I heard it said once that 'Trust arrives on foot, but leaves on horseback'. Apparently its a Swedish proverb.  
I was having a conversation this morning with a client about their preparations for a blended approach to work places when offices begin to reopen. They have a staff of 50 and are usually located across a number of office locations. 
I though I'd share it here; It is not an exhaustive list, but it might be useful for other similarly sized or smaller organisations. 
We identified a mixture of technical problems and adaptive challenges. The distinction? You 'plan the way forward' for Technical Problems whereas you 'learn the way forward' for Adaptive Challenges. I find that this is a useful distinction. 

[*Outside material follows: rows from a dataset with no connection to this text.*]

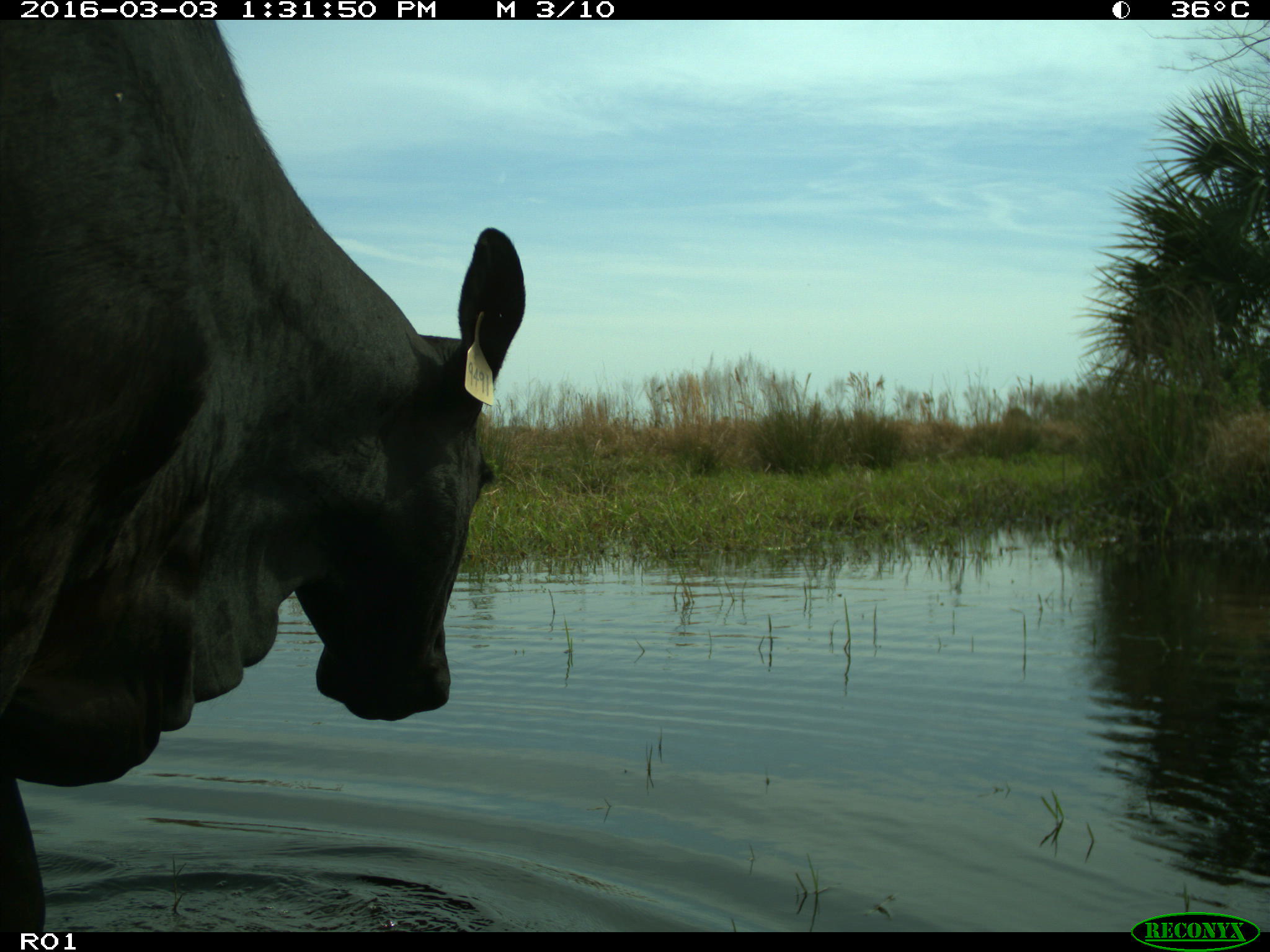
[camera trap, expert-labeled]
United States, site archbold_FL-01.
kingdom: Animalia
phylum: Chordata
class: Mammalia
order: Artiodactyla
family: Bovidae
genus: Bos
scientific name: Bos taurus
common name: domestic cow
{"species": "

The Technical Problems include: a) identifying roles that are suitable for remote working b) assessing home work spaces and providing appropriate equipment c) having conversations with staff to see what their personal preferences are - not everyone likes remote working d) supporting staff; f) considering longer term office requirements; g) and managing performance. 
The Adaptive Challenges include: a) building relationships without the informal interactions that usually happen in a workplace; b) managing remote teams; c) building and maintaining trust - its more challenging when you don't regularly meet people. 
I had an experience recently which brought home the value to me of 'micro' connections with other people. It illustrated one of the down sides of working from home - we miss at lot of the informal interactions that happen during the day. 
I had to go into my local stationery story to buy a replacement ink cartridge. In the shop I chatted with the sales person about the weather, the impact of Covid on their business - both plus and minus, and we wished each other well. Then I nipped across the street to get a take away coffee - more connection points - a greeting, a smile, a thank you. Then back to my car, which was blocked in by a lorry making a delivery. A brief conversation with the driver. He was only going to be there a few minutes so I explained I'd sit in my car and enjoy my coffee, and biscuit cake (a little comfort eating!) 
Later in the day I realised how I valued these interactions and how much I missed them. 
This highlights for me the challenges that organisations will face over the coming months and years, with a blended approach of home and remote working, in replicating these important 'micro' interactions. They build connection, trust, confidence, understanding, and a shared culture.. 
I was flicking through a selection of leadership reading and came across this quote 'If you want to be liked, get a dog!'. I laughed out loud when I read it. And not many leadership quotes have that kind of impact on me. 
This is not a justification for being distant, aggressive, inconsiderate, demanding, dismissive and undermining. 
It does make real sense, particularly from two perspectives. 
1) I recently heard a CEO using the phrase 'loneliness of the long distance CEO'. He was capturing the aloneness that a CEO experiences because of the responsibilities that rest with them. And while they can be advised and supported by others they have the responsibility to consider all of the perspectives and make a final decision. 
A consequence of this is that people in leadership positions will not meet everyone expectations - or put another way 'they wont always be liked' 
2) We all have different tolerances for handling tension and conflict. Some seek it out and others avoid it; and there are other positions in between these two ends of the spectrum. Avoiding conflict can be driven by a number of things, including not wanting to risk the relationship by naming uncomfortable truths.  
Or put another way 'wanting to be liked'.